DC gets to dripping in these summer months, not just with sweat (though dang it is hot) but also with interns: trooping in in their thousands, bright-eyed, bushy-tailed, ready and set to enter offices all over town. There’ll be phalanxes of photocopying for them to do, coffee runs, lunch runs and that ever-present filing problem. But I’m sure interns here also get some cool stuff come their way, this city being what it is. And don’t forget the real raison to be here is that toe-hold, or full-foot-hold on the ladder to the cream of careers. Husband’s younger brother has done many an internship, so to a good extent, he knows the score. But this year, as we settled him into his intern digs, Husband did have one warning to impart: beware the blog-spot Spotted: DC [Summer] interns.
Strictly anonymous and oh so popular, this is a chance for those that dread the deluge of summer-time staffers to let rip about the rude, riotous and ridiculous incidents involving their interns.

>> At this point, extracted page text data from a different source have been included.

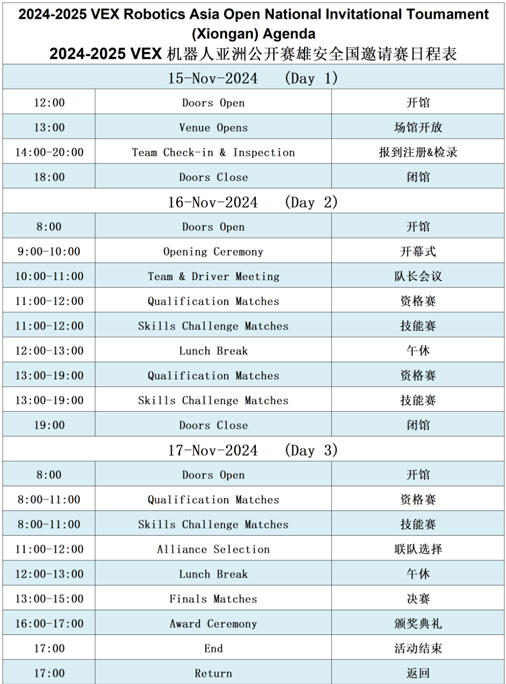 2024-2025 VEX Robotics Asia Open National Invitational Toumament (Xiongan) Agenda
2024-2025 VEX 机器人亚洲公开赛雄安全国邀请赛日程表

| 15-Nov-2024 (Day 1) | | |
|---|---|---|
| 12:00 | Doors Open | 开馆 |
| 13:00 | Venue Opens | 场馆开放 |
| 14:00-20:00 | Team Check-in & Inspection | 报到注册&检录 |
| 18:00 | Doors Close | 闭馆 |
| 16-Nov-2024 (Day 2) | | |
| 8:00 | Doors Open | 开馆 |
| 9:00-10:00 | Opening Ceremony | 开幕式 |
| 10:00-11:00 | Team & Driver Meeting | 队长会议 |
| 11:00-12:00 | Qualification Matches | 资格赛 |
| 11:00-12:00 | Skills Challenge Matches | 技能赛 |
| 12:00-13:00 | Lunch Break | 午休 |
| 13:00-19:00 | Qualification Matches | 资格赛 |
| 13:00-19:00 | Skills Challenge Matches | 技能赛 |
| 19:00 | Doors Close | 闭馆 |
| 17-Nov-2024 (Day 3) | | |
| 8:00 | Doors Open | 开馆 |
| 8:00-11:00 | Qualification Matches | 资格赛 |
| 8:00-11:00 | Skills Challenge Matches | 技能赛 |
| 11:00-12:00 | Alliance Selection | 联队选择 |
| 12:00-13:00 | Lunch Break | 午休 |
| 13:00-15:00 | Finals Matches | 决赛 |
| 16:00-17:00 | Award Ceremony | 颁奖典礼 |
| 17:00 | End | 活动结束 |
| 17:00 | Return | 返回 |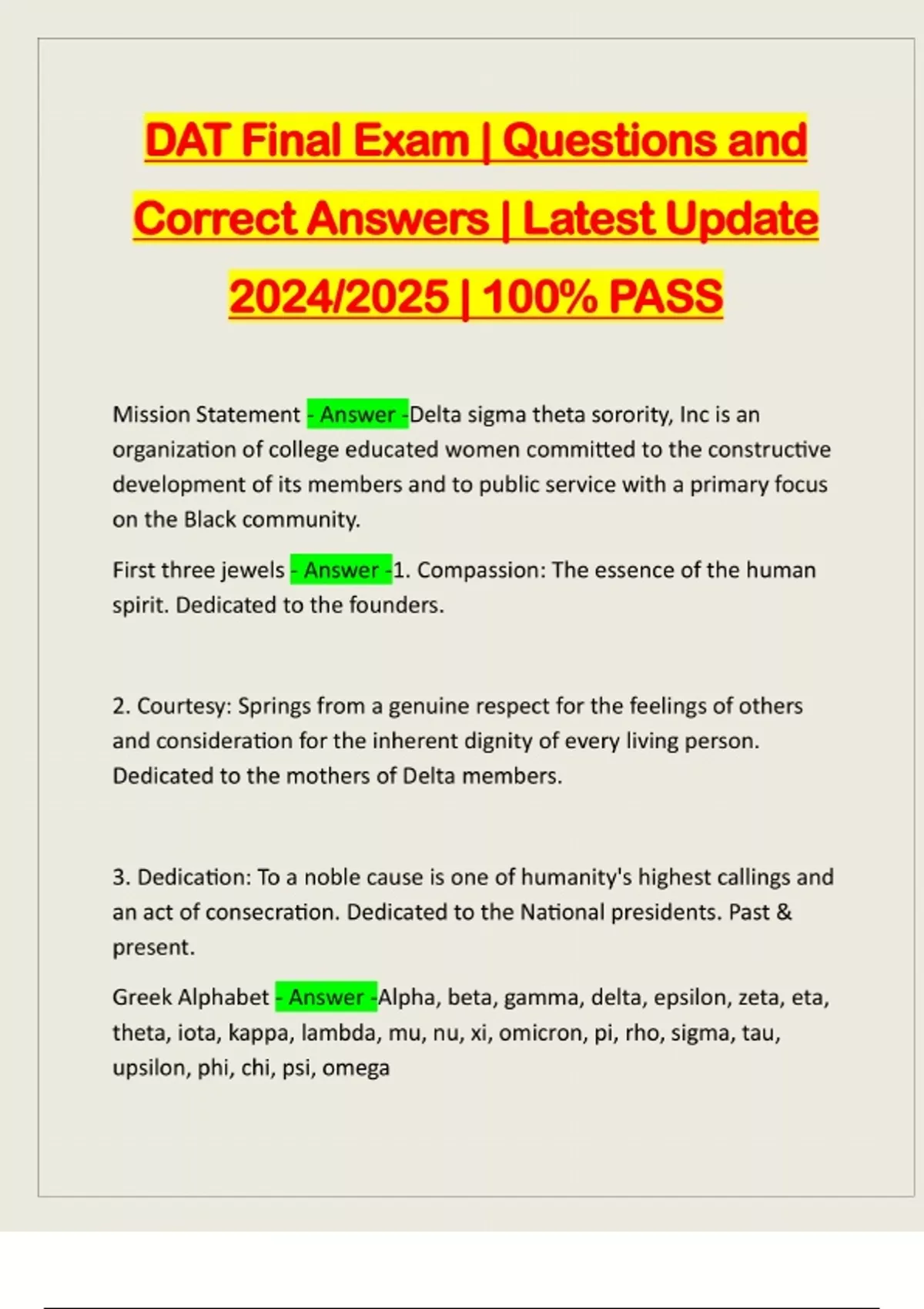 DAT Final Exam | Questions and Correct Answers | Latest Update 2024/2025 | 100% PASS

Mission Statement - Answer -Delta sigma theta sorority, Inc is an organization of college educated women committed to the constructive development of its members and to public service with a primary focus on the Black community.

First three jewels - Answer -1. Compassion: The essence of the human spirit. Dedicated to the founders.

2. Courtesy: Springs from a genuine respect for the feelings of others and consideration for the inherent dignity of every living person. Dedicated to the mothers of Delta members.

3. Dedication: To a noble cause is one of humanity's highest callings and an act of consecration. Dedicated to the National presidents. Past & present.

Greek Alphabet - Answer -Alpha, beta, gamma, delta, epsilon, zeta, eta, theta, iota, kappa, lambda, mu, nu, xi, omicron, pi, rho, sigma, tau, upsilon, phi, chi, psi, omega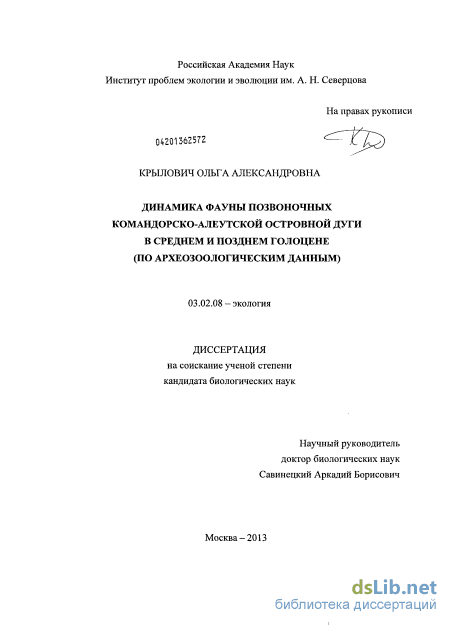 Российская Академия Наук
Институт проблем экологии и эволюции им. А. Н. Северцова

На правах рукописи

04201362572

КРЫЛОВИЧ ОЛЬГА АЛЕКСАНДРОВНА

ДИНАМИКА ФАУНЫ ПОЗВОНОЧНЫХ
КОМАНДОРСКО-АЛЕУТСКОЙ ОСТРОВНОЙ ДУГИ
В СРЕДНЕМ И ПОЗДНЕМ ГОЛОЦЕНЕ
(ПО АРХЕОЗООЛОГИЧЕСКИМ ДАННЫМ)

03.02.08 – экология

ДИССЕРТАЦИЯ
на соискание ученой степени
кандидата биологических наук

Научный руководитель
доктор биологических наук
Савинецкий Аркадий Борисович

Москва – 2013

dsLib.net
библиотека диссертаций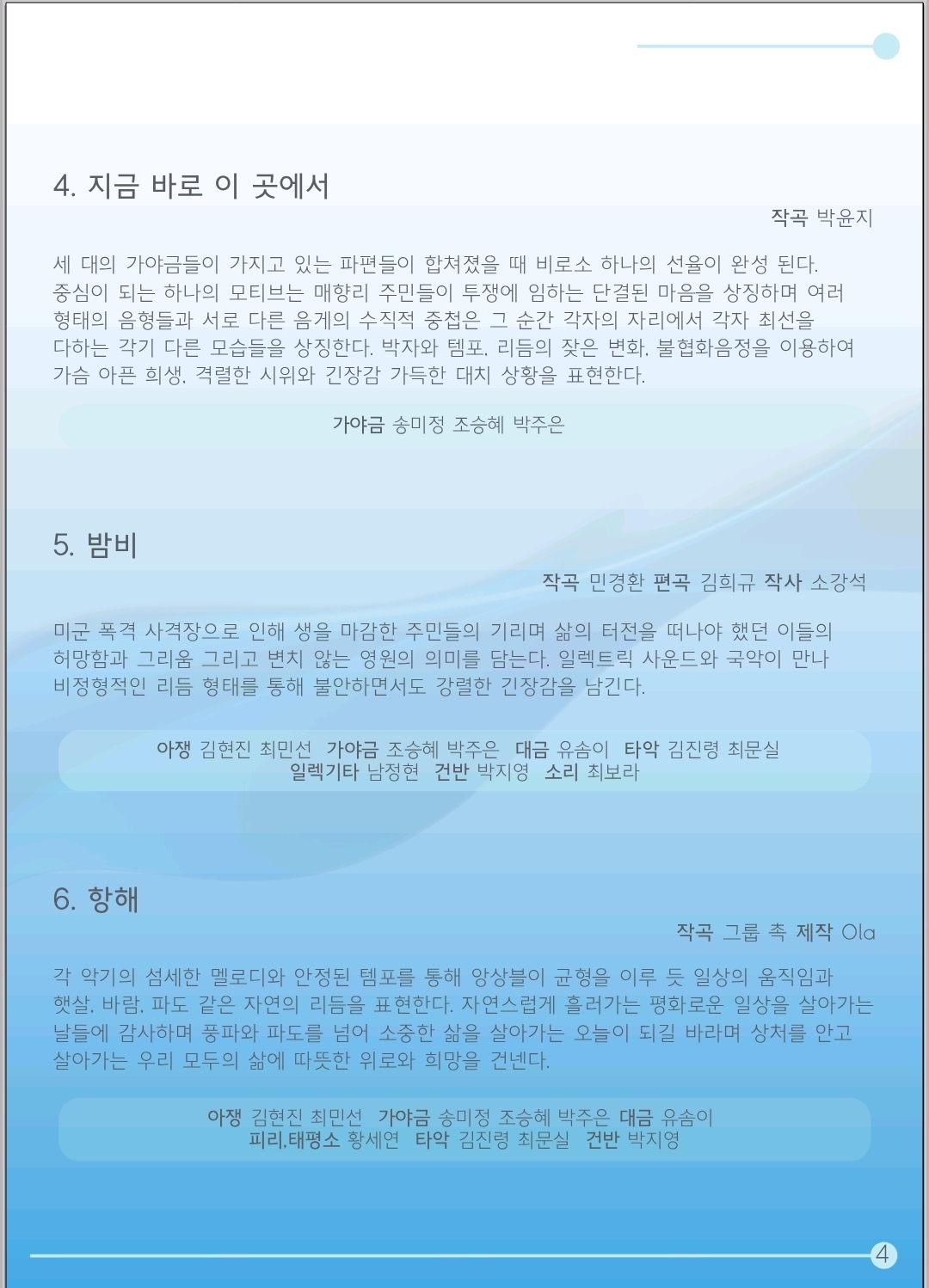 4. 지금 바로 이 곳에서

작곡 박윤지

세 대의 가야금들이 가지고 있는 파편들이 합쳐졌을 때 비로소 하나의 선율이 완성 된다. 중심이 되는 하나의 모티브는 매향리 주민들이 투쟁에 임하는 단결된 마음을 상징하며 여러 형태의 음형들과 서로 다른 음계의 수직적 중첩은 그 순간 각자의 자리에서 각자 최선을 다하는 각기 다른 모습들을 상징한다. 박자와 템포, 리듬의 잦은 변화, 불협화음정을 이용하여 가슴 아픈 희생, 격렬한 시위와 긴장감 가득한 대치 상황을 표현한다.

가야금 송미정 조승혜 박주은

5. 밤비

작곡 민경환 편곡 김희규 작사 소강석

미군 폭격 사격장으로 인해 생을 마감한 주민들의 기리며 삶의 터전을 떠나야 했던 이들의 허망함과 그리움 그리고 변치 않는 영원의 의미를 담는다. 일렉트릭 사운드와 국악이 만나 비정형적인 리듬 형태를 통해 불안하면서도 강렬한 긴장감을 남긴다.

아쟁 김현진 최민선 가야금 조승혜 박주은 대금 유솜이 타악 김진령 최문실
일렉기타 남정현 건반 박지영 소리 최보라

6. 항해

작곡 그룹 촉 제작 Ola

각 악기의 섬세한 멜로디와 안정된 템포를 통해 앙상블이 균형을 이루 듯 일상의 움직임과 햇살, 바람, 파도 같은 자연의 리듬을 표현한다. 자연스럽게 흘러가는 평화로운 일상을 살아가는 날들에 감사하며 풍파와 파도를 넘어 소중한 삶을 살아가는 오늘이 되길 바라며 상처를 안고 살아가는 우리 모두의 삶에 따뜻한 위로와 희망을 건넨다.

아쟁 김현진 최민선 가야금 송미정 조승혜 박주은 대금 유솜이
피리.태평소 황세연 타악 김진령 최문실 건반 박지영

4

Here are some snippets from June 6 and 4:
Spotted: Who Wears [Short] Shorts
In the Senate Cafeteria this afternoon a young brunette intern was spotted wearing black wedges and tan “formal shorts” that hit mid thigh. I know it’s recess, and it’s hot out and all, but unless you’re a tourist, honey, no.
Spotted: No, Really … He was Playing ‘Head-up, Seven-up’
Today, one of my interns put his head down and took a nap for half an hour this morning. I know it’s recess week, intern, but seriously. Bold move, sir.
The message is clear: the office has eyes and pens are poised, ready to record all the stresses, strains and ‘slight’ irritations that abound between any mentor and mentee. Which brings us to our pic of the day: Portrait of a Young Man and His Tutor (1685), by Nicolas de Largillierre (1656 – 1746). Largillierre is labelled “almost Flemish” for the fact that, though born in Paris, he passed his youth in Antwerp. He also spent time in England, which upped his Flemish factor for the exposure it gave him to Anthony van Dyck, No. 2 Flemish painter of the 17th century after Rubens, who’d settled there in the 1630s. Largillierre was back in Paris when he came to paint this.
Can we tell that Largillierre specialized in portraits of the wealthy middle classes? Oh yes. There’s pin-sharp precision in the facial features: does anyone else see the down-like fluff on the upper lip of the young man? And the super-fine spider veins threading through the ruddy cheeks of the tutor? Oh and see the hairstyles: the youth looks like he’s just stepped out of a salon, so verily bouncing and buxom is his tumble of teased-out curls. As for the old chap: feathery and flyaway at best, with a high forehead and pate peeking through. This kind of fascinating, fastidious focus on physical detail is the thing that exposes Largillierre’s Flemish side.
In all, this oozes Baroque “grand manner” in the formality of the pose and crisp silhouettes. And there’s also a definite psychological dimension. Portraiture was near the top of the set hierarchy of French Academy painting, mostly for the demands it placed on a painter to really observe and understand his subjects. We no longer know the ID of this pair, but still, we sense all sorts of things in the dynamic between this duo. What underlying things (oh, for a 17th-century blog-spot) do you see in their expressions and body language?